The Ho/Go-229, like the XB-35, was a unknowing step in the right directions, but was billions of dollars and years from becoming a true stealth aircraft.
 
The Mosquito's engine cowlings, spinners, radiator skins, underwing panels, tailcone, ailerons, elevators and various access panels were aluminium. The rest was skinned with birch plywood. (The fuselage was made in two halves using a concrete mould to form them.) All wood surfaces were covered with Medapalin, and aviation fabric, applied with red-brown dope. Then it was sprayed with aluminium paint. Finally camouflage was applied over the top of this.
 
....I wonder if Geese ever got intercepted as the high flying Mosquitoes:twisted:
geese are aften tracked in the Jetstream if you look at some flight supplements you'll notice they include the migratory patterns of the Canada Goose
 
Davparlr,

You must not know allot about the radar equipment of the time. The radars of WW2 weren't going to detect the Go-229, and if they did it would look nothing like an aircraft, just a way too small blob.

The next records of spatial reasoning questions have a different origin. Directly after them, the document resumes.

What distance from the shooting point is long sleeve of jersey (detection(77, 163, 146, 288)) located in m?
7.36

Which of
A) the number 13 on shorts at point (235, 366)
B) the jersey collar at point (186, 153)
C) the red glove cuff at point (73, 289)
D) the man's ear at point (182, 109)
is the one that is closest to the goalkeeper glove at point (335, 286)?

Also jet engines don't give larger radar signatures than a propeller engine.

In short if you think that the radar of the time was going to detect the Go-229 you seriously lack knowledge on their effectiveness in general.
 
Davparlr,

You must not know allot about the radar equipment of the time. The radars of WW2 weren't going to detect the Go-229, and if they did it would look nothing like an aircraft, just a way too small blob.

Also jet engines don't give larger radar signatures than a propeller engine.

In short if you think that the radar of the time was going to detect the Go-229 you seriously lack knowledge on their effectiveness in general.
Read Davparir's post he is right on .He knows what he is saying
 
Nope, Davparlr is thinking of modern radar, not WW2 radar, and there's a BIG difference!